'''
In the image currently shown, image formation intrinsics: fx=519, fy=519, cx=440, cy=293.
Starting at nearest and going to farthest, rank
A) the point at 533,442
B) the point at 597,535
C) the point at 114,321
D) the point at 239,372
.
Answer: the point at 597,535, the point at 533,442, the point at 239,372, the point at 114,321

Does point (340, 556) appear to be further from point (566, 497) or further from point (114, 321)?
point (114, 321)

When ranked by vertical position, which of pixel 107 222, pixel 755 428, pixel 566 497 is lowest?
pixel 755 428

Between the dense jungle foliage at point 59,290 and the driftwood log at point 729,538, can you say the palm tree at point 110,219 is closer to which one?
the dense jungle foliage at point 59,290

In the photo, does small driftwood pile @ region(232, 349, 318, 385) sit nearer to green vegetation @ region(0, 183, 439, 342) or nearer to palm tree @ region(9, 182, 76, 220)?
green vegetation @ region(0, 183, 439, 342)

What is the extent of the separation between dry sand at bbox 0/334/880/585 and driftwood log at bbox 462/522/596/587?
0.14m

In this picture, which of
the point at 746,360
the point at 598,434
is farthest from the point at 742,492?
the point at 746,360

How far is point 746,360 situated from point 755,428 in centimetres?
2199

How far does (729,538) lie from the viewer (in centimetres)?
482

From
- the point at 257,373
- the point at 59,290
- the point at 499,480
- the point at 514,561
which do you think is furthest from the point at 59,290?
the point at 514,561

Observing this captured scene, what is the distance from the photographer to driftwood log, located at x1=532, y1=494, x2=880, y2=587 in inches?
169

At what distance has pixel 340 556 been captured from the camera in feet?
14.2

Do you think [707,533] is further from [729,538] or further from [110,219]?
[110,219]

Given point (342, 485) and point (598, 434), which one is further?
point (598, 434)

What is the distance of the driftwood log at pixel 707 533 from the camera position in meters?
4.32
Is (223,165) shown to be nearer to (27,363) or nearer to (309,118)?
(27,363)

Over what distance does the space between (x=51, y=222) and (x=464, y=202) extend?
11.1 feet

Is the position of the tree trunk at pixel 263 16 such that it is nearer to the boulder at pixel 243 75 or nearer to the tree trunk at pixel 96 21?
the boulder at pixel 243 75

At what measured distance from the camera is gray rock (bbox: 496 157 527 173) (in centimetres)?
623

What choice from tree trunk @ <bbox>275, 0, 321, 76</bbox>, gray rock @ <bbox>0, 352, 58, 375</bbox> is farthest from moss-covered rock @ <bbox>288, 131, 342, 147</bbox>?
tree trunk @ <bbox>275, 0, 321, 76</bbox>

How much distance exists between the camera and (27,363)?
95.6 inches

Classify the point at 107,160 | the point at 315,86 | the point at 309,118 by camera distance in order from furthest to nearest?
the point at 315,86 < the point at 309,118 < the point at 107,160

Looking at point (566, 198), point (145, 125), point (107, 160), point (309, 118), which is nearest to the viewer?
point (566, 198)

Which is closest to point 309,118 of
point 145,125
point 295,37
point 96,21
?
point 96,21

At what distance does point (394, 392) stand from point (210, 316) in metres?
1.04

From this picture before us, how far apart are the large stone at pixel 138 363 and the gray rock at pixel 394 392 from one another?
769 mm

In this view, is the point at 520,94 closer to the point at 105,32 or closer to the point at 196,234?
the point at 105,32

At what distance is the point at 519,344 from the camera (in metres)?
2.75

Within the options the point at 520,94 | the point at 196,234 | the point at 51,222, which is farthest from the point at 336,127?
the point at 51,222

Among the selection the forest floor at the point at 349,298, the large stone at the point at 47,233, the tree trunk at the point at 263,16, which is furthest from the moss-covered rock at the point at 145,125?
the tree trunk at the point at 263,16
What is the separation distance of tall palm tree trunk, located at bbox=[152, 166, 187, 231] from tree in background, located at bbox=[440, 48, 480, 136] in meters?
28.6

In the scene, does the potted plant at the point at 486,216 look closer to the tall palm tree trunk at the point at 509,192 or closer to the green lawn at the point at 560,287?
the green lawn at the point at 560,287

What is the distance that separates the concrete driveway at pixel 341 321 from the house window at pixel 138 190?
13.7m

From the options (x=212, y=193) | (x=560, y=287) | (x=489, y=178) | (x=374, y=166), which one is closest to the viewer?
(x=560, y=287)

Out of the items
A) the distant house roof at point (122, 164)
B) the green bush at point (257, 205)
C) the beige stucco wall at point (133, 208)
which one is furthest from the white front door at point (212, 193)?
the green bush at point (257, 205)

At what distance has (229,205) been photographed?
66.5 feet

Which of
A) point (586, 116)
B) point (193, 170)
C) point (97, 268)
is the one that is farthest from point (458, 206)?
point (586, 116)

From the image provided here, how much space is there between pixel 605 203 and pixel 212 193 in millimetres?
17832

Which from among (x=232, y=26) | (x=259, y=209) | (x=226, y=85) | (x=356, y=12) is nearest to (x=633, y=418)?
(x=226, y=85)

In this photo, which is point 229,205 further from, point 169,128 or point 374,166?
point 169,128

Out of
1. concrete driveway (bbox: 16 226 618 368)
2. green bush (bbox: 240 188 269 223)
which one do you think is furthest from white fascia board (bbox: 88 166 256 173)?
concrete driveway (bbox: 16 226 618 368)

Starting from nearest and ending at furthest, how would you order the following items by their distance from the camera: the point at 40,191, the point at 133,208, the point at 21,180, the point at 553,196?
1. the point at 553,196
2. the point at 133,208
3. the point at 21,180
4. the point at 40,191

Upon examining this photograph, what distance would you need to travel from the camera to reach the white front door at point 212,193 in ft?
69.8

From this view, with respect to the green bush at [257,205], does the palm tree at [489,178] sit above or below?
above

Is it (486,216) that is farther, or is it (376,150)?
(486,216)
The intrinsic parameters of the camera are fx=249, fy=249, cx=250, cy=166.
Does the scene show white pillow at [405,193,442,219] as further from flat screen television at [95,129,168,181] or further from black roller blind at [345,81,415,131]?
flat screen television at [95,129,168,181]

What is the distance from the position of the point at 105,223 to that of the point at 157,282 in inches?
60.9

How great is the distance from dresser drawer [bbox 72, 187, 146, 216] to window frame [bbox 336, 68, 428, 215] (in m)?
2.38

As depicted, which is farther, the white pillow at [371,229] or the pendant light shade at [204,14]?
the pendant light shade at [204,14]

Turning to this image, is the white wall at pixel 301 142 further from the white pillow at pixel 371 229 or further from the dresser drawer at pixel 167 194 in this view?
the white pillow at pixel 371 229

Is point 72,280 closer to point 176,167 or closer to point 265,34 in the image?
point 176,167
'''
*Directive*.
Print every line of the records exactly. Omit nothing.

*Response for this exercise*.
In the image currently shown, image formation intrinsics: fx=519, fy=519, cx=440, cy=293.
Starting at nearest and going to farthest, rank
A) the point at 533,442
B) the point at 597,535
C) the point at 114,321
D) the point at 239,372
.
Answer: the point at 597,535, the point at 533,442, the point at 239,372, the point at 114,321

Does point (340, 556) appear to be further from point (566, 497) or further from point (114, 321)?
point (114, 321)

When ranked by vertical position, which of pixel 107 222, pixel 755 428, pixel 566 497 is lowest?
pixel 755 428

Between the dense jungle foliage at point 59,290 and the driftwood log at point 729,538, can you say the palm tree at point 110,219 is closer to which one?
the dense jungle foliage at point 59,290

In the photo, does small driftwood pile @ region(232, 349, 318, 385) sit nearer to green vegetation @ region(0, 183, 439, 342) or nearer to palm tree @ region(9, 182, 76, 220)?
green vegetation @ region(0, 183, 439, 342)

What is the extent of the separation between dry sand at bbox 0/334/880/585 and driftwood log at bbox 462/522/596/587?
0.14m

In this picture, which of
the point at 746,360
the point at 598,434
is farthest from the point at 742,492?
the point at 746,360

How far is point 746,360 situated from point 755,428 in centimetres?
2199

How far does (729,538) lie from the viewer (in centimetres)?
482

From
- the point at 257,373
- the point at 59,290
- the point at 499,480
- the point at 514,561
which do you think is furthest from the point at 59,290?
the point at 514,561

Observing this captured scene, what is the distance from the photographer to driftwood log, located at x1=532, y1=494, x2=880, y2=587 in inches?
169

At what distance has pixel 340 556 been captured from the camera in feet?
14.2

Do you think [707,533] is further from [729,538] or further from [110,219]?
[110,219]

Given point (342, 485) and point (598, 434), which one is further?
point (598, 434)

What is the distance of the driftwood log at pixel 707 533 from the camera position in meters?
4.32
Is (223,165) shown to be nearer to (27,363) or nearer to (309,118)?
(27,363)

Over what distance does the space between (x=51, y=222) and (x=464, y=202) extend?
11.1 feet

Is the position of the tree trunk at pixel 263 16 such that it is nearer to the boulder at pixel 243 75 or nearer to the tree trunk at pixel 96 21?
the boulder at pixel 243 75

At what measured distance from the camera is gray rock (bbox: 496 157 527 173) (in centimetres)?
623

What choice from tree trunk @ <bbox>275, 0, 321, 76</bbox>, gray rock @ <bbox>0, 352, 58, 375</bbox> is farthest from moss-covered rock @ <bbox>288, 131, 342, 147</bbox>?
tree trunk @ <bbox>275, 0, 321, 76</bbox>

How much distance exists between the camera and (27,363)?
95.6 inches

Classify the point at 107,160 | the point at 315,86 | the point at 309,118 by camera distance in order from furthest to nearest?
the point at 315,86 < the point at 309,118 < the point at 107,160

Looking at point (566, 198), point (145, 125), point (107, 160), point (309, 118), which is nearest to the viewer?
point (566, 198)

Which is closest to point 309,118 of
point 145,125
point 295,37
point 96,21
?
point 96,21

At what distance does point (394, 392) stand from point (210, 316) in metres?
1.04

From this picture before us, how far apart are the large stone at pixel 138 363 and the gray rock at pixel 394 392 from one another?
769 mm

In this view, is the point at 520,94 closer to the point at 105,32 or closer to the point at 196,234?
the point at 105,32

At what distance is the point at 519,344 from the camera (in metres)?
2.75

Within the options the point at 520,94 | the point at 196,234 | the point at 51,222, which is farthest from the point at 336,127?
the point at 51,222

Among the selection the forest floor at the point at 349,298, the large stone at the point at 47,233, the tree trunk at the point at 263,16, which is furthest from the moss-covered rock at the point at 145,125?
the tree trunk at the point at 263,16
What is the separation distance of tall palm tree trunk, located at bbox=[152, 166, 187, 231] from tree in background, located at bbox=[440, 48, 480, 136] in meters?
28.6

In the scene, does the potted plant at the point at 486,216 look closer to the tall palm tree trunk at the point at 509,192 or closer to the green lawn at the point at 560,287?
the green lawn at the point at 560,287

What is the distance that separates the concrete driveway at pixel 341 321 from the house window at pixel 138 190?
13.7m

From the options (x=212, y=193) | (x=560, y=287) | (x=489, y=178) | (x=374, y=166), which one is closest to the viewer?
(x=560, y=287)

Out of the items
A) the distant house roof at point (122, 164)
B) the green bush at point (257, 205)
C) the beige stucco wall at point (133, 208)
which one is furthest from the white front door at point (212, 193)?
the green bush at point (257, 205)

At what distance has (229,205) been photographed?
66.5 feet

Which of
A) point (586, 116)
B) point (193, 170)
C) point (97, 268)
is the one that is farthest from point (458, 206)?
point (586, 116)

From the image provided here, how much space is there between pixel 605 203 and pixel 212 193 in millimetres?
17832

Which from among (x=232, y=26) | (x=259, y=209) | (x=226, y=85) | (x=356, y=12) is nearest to (x=633, y=418)?
(x=226, y=85)

In this photo, which is point 229,205 further from, point 169,128 or point 374,166?
point 169,128

Out of
1. concrete driveway (bbox: 16 226 618 368)
2. green bush (bbox: 240 188 269 223)
which one do you think is furthest from white fascia board (bbox: 88 166 256 173)?
concrete driveway (bbox: 16 226 618 368)

Starting from nearest and ending at furthest, how would you order the following items by their distance from the camera: the point at 40,191, the point at 133,208, the point at 21,180, the point at 553,196?
1. the point at 553,196
2. the point at 133,208
3. the point at 21,180
4. the point at 40,191

Upon examining this photograph, what distance would you need to travel from the camera to reach the white front door at point 212,193 in ft?
69.8

From this view, with respect to the green bush at [257,205], does the palm tree at [489,178] sit above or below?
above

Is it (486,216) that is farther, or is it (376,150)?
(486,216)
The intrinsic parameters of the camera are fx=249, fy=249, cx=250, cy=166.
Does the scene show white pillow at [405,193,442,219] as further from flat screen television at [95,129,168,181] or further from black roller blind at [345,81,415,131]?
flat screen television at [95,129,168,181]

What is the distance from the position of the point at 105,223 to that of the point at 157,282 in inches?
60.9

How great is the distance from dresser drawer [bbox 72, 187, 146, 216] to window frame [bbox 336, 68, 428, 215] (in m)?
2.38

As depicted, which is farther, the white pillow at [371,229] or the pendant light shade at [204,14]?
the pendant light shade at [204,14]

Turning to this image, is the white wall at pixel 301 142 further from the white pillow at pixel 371 229 or further from the dresser drawer at pixel 167 194 in this view?
the white pillow at pixel 371 229

Is point 72,280 closer to point 176,167 or closer to point 265,34 in the image?
point 176,167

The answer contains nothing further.